We are gathered in protest of the gigantic breach of promise by Russia, which in 1994, together with other major powers, recognised the inviolability of Ukrainian borders against Ukraine handing over its share of the old Soviet nuclear weapons to Russia.

Until the first hour of February 24, 2022, too optimistically, we thought that Putin was just bluffing.

We did so, even though we knew that he was unscrupulously indifferent to other people’s lives and welfare when it comes to expanding his own power.

We had seen that how he slaughtered Chechnya, invaded Georgia, seized Crimea and started the border war in Donbas nine years ago.

We had seen, how he murders his own countrymen, when they cross his path.

We knew that he was spending huge funds on misinformation and undermining Western democracies via support for right-wing radical movements.

We also now know that the machinations and lies manufactured in Putin’s troll factories helped bring about disasters like Brexit and Trump

But it dawned on us only gradually for how long he had been planning the attack against Ukraine, and the massive resources he spent over the years telling lies and creating a false narrative of animosity towards the Russians.

Only too late did we realise that Putin’s Nord Stream pipelines in the Baltic Sea were intended to strangle Ukraine economically and strengthen Europe’s dependence on Russian natural gas.

And we didn’t believe Putin was ignorant and cruel enough to start a major war in Europe.

Ignorant, when he thought that Ukraine’s army and people would just raise their arms and surrender, and let him install a puppet government in Kyiv, only risking of a weak note of protest from the West.

Ignorant of the incompetency of his own corrupt military.

Ignorant of the fact that people in Ukraine – regardless of whether they speak Ukrainian or Russian at home – will fight with their lives to avoid to be trodden down by Putin’s boot.

Cruel in encouraging war crimes as murder, rape and abductions among Ukrainian civilians.

Cruel in waging a war that purposefully targets civilians and civilian targets with immense loss of life and property, and deprives people of access to water, heat and light in the cold of winter.

Cruel in disregarding the land war’s massive losses along the front lines and in the trenches.

People in Ukraine are fighting because they understand what awaits them if Putin gets his way.

The Ukrainians have amassed memories from the latest four or five generations of their country being the place in Europe where chance of survival was the least.

Countless millions perished at the behest of two of the twentieth century’s most insane dictators.

Stalin ordered millions of people’s death by starvation on their own land or in his slave camps, he executed the elite and used Ukrainians in particular as cannon fodder in World War II.

Hitler murdered the Jews of Ukraine and a large part of the civilian population in general. World War II rolled back and forth over Ukraine with unimaginable destruction, death, hunger, and poverty in its wake.
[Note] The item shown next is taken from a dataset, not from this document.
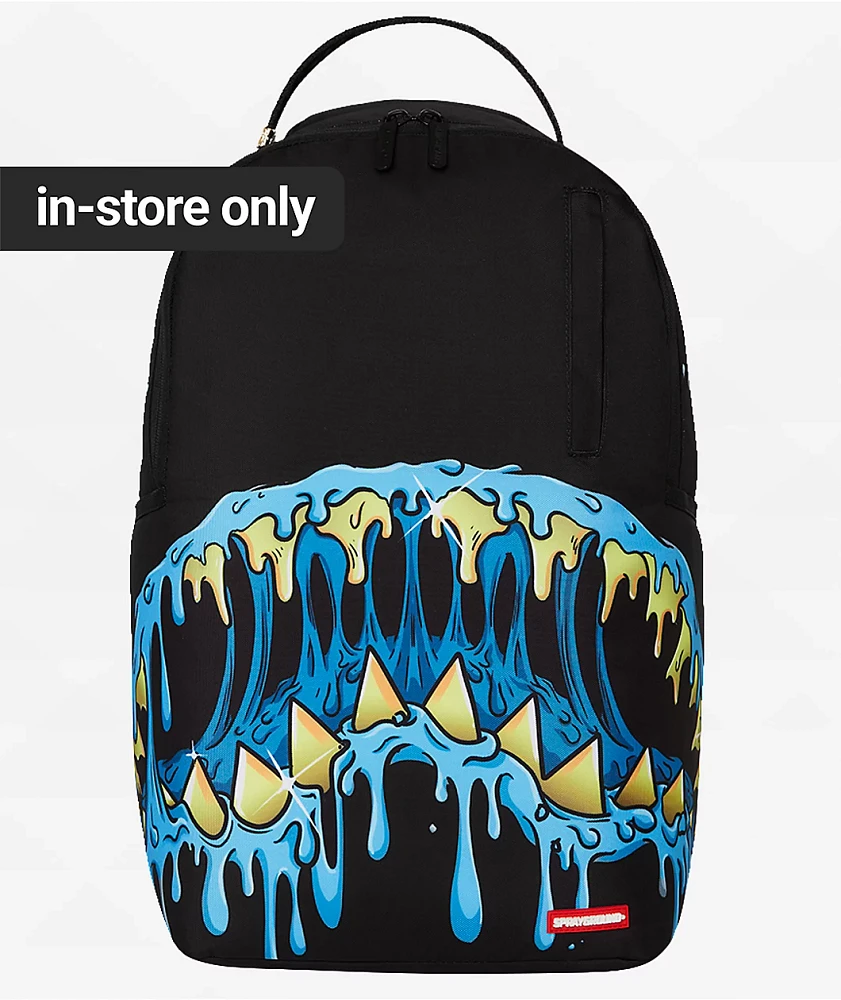 Sprayground Meltin' Megalodon Backpack | Mission Valley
Putin wages war like Stalin and Hitler.

Pointless and barbaric, with no regard for civilian losses and destruction and without regard for how many of his own forcibly recruited soldiers will be sent to their graves.
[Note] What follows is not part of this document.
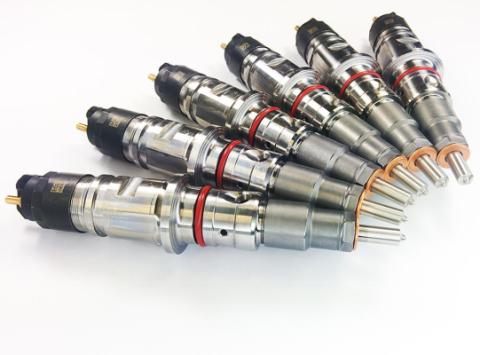 RAM 2019-2021 6,7L HO Brand New Injector 30 Percent Over Dynomite Diesel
With all his monumental mistakes, Putin seems intent on continuing the war through endless bloodshed and destruction that could turn Ukraine into a desert. He will not accept defeat.
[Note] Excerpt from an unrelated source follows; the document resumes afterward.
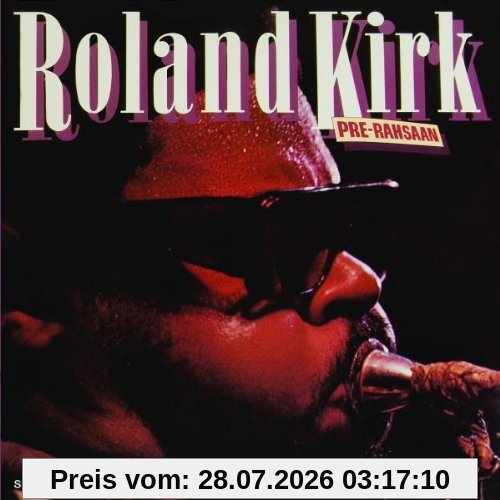 Roland Kirk 2-fer, Pre-Rahsaan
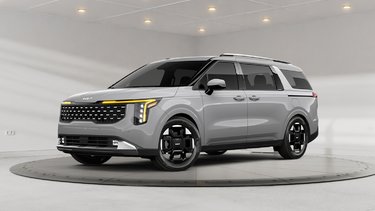 2027 Kia Carnival EX+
Therefore, we in the West have two tasks:

First, we must do everything in our power to cement the hitherto unseen unity in NATO and the EU, which Putin has unleashed with his war of aggression, and which is now also bringing Finland and Sweden into NATO. We must continue and increase the aid with money and arms for Ukraine’s self-defense and deprive Putin of any illusion that we will tire before he does.

Second, we must wage a much more massive war of information against Putin’s lies and machinations, both directed towards our own public and to the sadly deluded Russians. People in Russia need to know that in no way do we want to destroy their country – we only want to prevent their dictator from destroying life for people in Ukraine. We hope to welcome a post-putinist age soon, where Europe can restart a mutually beneficial cooperation with a new and peaceful Russia.